+++ DOCUMENT SEGMENT +++
UK Hospitality chief Kate Nicholls has renewed calls for additional government support a year on from her first strategy meetings with ministers at the beginning of the pandemic.
The impact from Covid-19 was immediate, Nicholls said. Travel restrictions were put in place and meetings were cancelled less than a week after those initial meetings.
No one however could have foreseen the “scale and level of the devastation and over a year of restrictions”, which are now still in force a full year after Covid 19’s first UK outbreaks.
Today is one year on from “My first govt [sic] meeting discussing the implications of the new disease on our tourism businesses. Knew it would affect us, didn’t know it would be a tsunami and that it would still be devastating a year on,” she said on Twitter.
“January was the only normal month of trading for hospitality and tourism last year – a year which saw overall revenue more than half and the UK’s 3rd largest export earner – overseas tourism £39bn – almost wiped out. We have to restart the businesses and the engine of growth.”
+++ RAW DATA +++
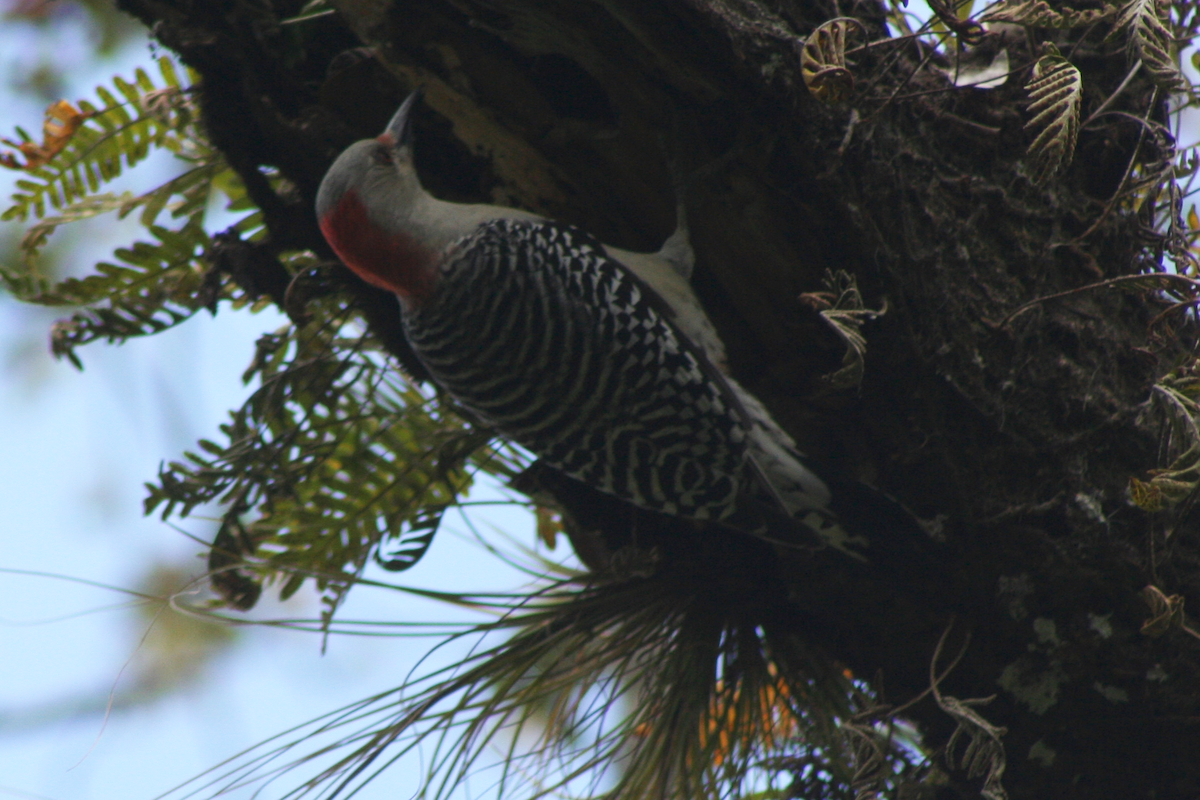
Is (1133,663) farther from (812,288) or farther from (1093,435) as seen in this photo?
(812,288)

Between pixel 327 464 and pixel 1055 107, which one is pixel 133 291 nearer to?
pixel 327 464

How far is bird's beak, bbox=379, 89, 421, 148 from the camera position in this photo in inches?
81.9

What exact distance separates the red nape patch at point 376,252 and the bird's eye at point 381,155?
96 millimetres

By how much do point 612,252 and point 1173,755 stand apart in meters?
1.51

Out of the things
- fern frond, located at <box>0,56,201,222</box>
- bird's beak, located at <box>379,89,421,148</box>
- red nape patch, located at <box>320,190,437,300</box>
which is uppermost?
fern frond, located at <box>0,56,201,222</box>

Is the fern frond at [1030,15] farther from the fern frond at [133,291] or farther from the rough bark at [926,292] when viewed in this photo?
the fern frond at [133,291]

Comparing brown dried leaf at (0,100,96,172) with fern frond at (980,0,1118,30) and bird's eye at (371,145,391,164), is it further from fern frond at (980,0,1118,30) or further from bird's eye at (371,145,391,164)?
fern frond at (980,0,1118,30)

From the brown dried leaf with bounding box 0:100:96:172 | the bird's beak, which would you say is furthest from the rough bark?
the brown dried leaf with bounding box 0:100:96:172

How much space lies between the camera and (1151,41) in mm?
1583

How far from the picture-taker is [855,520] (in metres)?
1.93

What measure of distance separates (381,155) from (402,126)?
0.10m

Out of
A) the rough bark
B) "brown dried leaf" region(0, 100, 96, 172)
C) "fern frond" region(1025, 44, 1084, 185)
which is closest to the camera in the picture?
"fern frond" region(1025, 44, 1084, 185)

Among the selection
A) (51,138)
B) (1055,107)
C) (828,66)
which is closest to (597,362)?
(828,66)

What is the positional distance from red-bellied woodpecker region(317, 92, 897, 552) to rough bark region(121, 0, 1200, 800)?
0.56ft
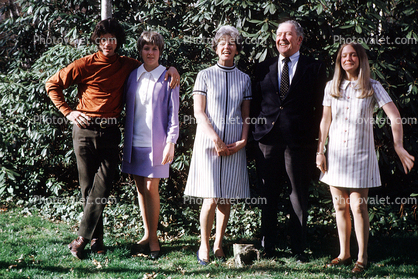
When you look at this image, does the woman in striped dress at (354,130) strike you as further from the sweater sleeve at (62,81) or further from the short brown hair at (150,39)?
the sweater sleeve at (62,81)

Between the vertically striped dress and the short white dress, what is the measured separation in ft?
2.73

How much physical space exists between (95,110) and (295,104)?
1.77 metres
+++
__WORK ITEM__: From the hospitality support article above, write out the passage from "The impact from" up to and including "those initial meetings.".

__RESPONSE FOR THIS EXERCISE__:
The impact from Covid-19 was immediate, Nicholls said. Travel restrictions were put in place and meetings were cancelled less than a week after those initial meetings.